原始数据:
_ _ _

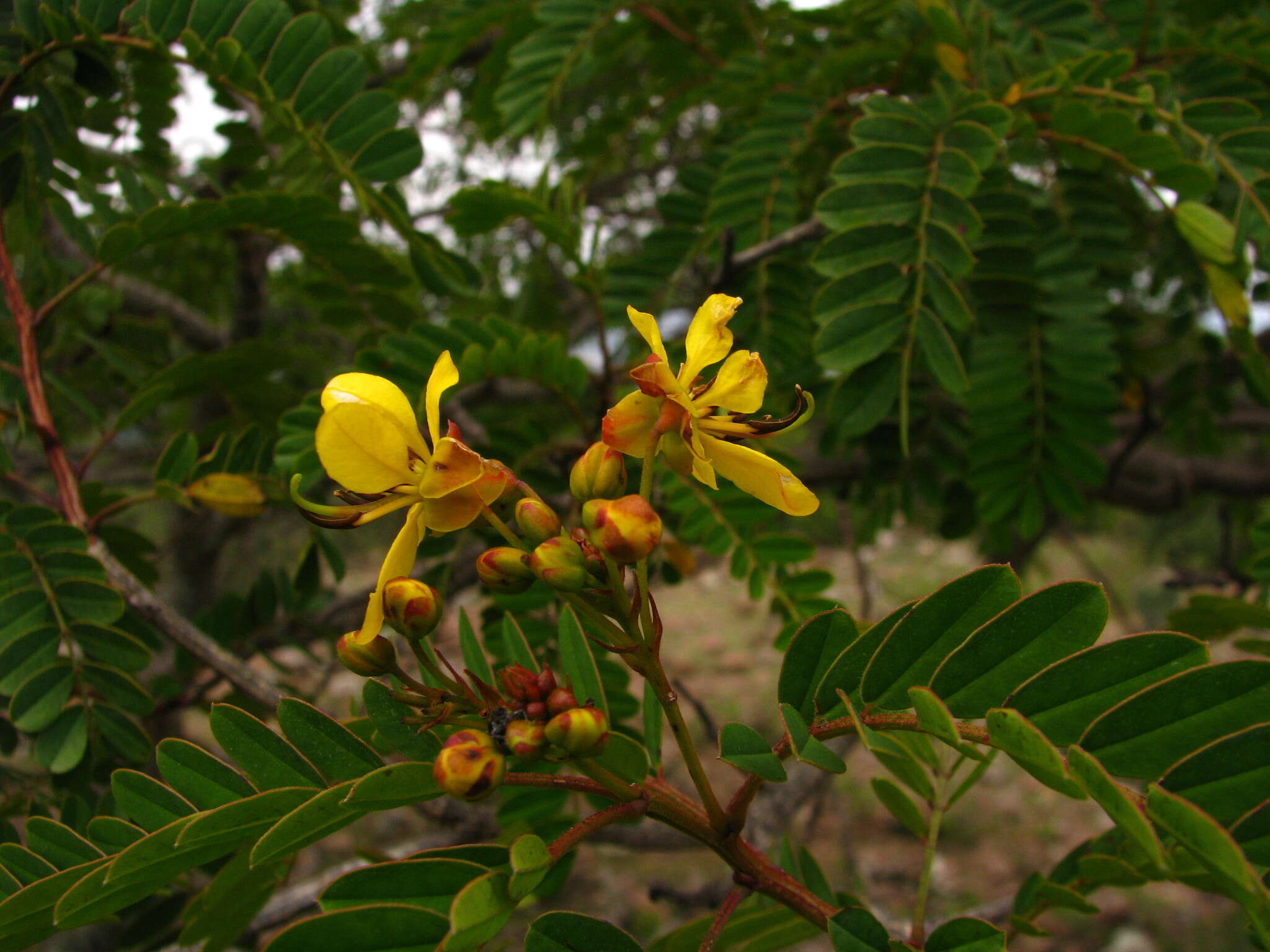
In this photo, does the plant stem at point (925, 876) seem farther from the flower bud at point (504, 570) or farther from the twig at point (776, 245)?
the twig at point (776, 245)

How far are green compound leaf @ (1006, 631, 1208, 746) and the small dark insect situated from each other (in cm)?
36

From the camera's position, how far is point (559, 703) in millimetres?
615

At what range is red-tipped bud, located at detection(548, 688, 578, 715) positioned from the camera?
61cm

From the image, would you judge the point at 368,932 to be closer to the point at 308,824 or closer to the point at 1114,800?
the point at 308,824

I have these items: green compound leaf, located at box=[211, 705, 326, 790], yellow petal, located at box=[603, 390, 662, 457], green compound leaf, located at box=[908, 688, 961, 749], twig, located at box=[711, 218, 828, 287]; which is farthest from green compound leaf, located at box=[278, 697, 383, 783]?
twig, located at box=[711, 218, 828, 287]

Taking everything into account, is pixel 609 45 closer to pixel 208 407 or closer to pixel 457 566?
pixel 457 566

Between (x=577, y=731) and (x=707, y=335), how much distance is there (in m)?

_ _ _

练习说明: 把上面的全部记录逐行转换成编号列表，去掉空行，并且不要把图片放进答案。

输出结果:
1. In this photo, does the plant stem at point (925, 876) seem farther from the flower bud at point (504, 570) or farther from the twig at point (776, 245)?
2. the twig at point (776, 245)
3. How far are green compound leaf @ (1006, 631, 1208, 746) and the small dark insect situated from each other (in cm)?
4. 36
5. From the camera's position, how far is point (559, 703) in millimetres?
6. 615
7. At what range is red-tipped bud, located at detection(548, 688, 578, 715) positioned from the camera?
8. 61cm
9. From the image, would you judge the point at 368,932 to be closer to the point at 308,824 or closer to the point at 1114,800?
10. the point at 308,824
11. I have these items: green compound leaf, located at box=[211, 705, 326, 790], yellow petal, located at box=[603, 390, 662, 457], green compound leaf, located at box=[908, 688, 961, 749], twig, located at box=[711, 218, 828, 287]; which is farthest from green compound leaf, located at box=[278, 697, 383, 783]?
12. twig, located at box=[711, 218, 828, 287]
13. Taking everything into account, is pixel 609 45 closer to pixel 208 407 or closer to pixel 457 566?
14. pixel 457 566
15. Between (x=577, y=731) and (x=707, y=335), how much distance is there (in m)?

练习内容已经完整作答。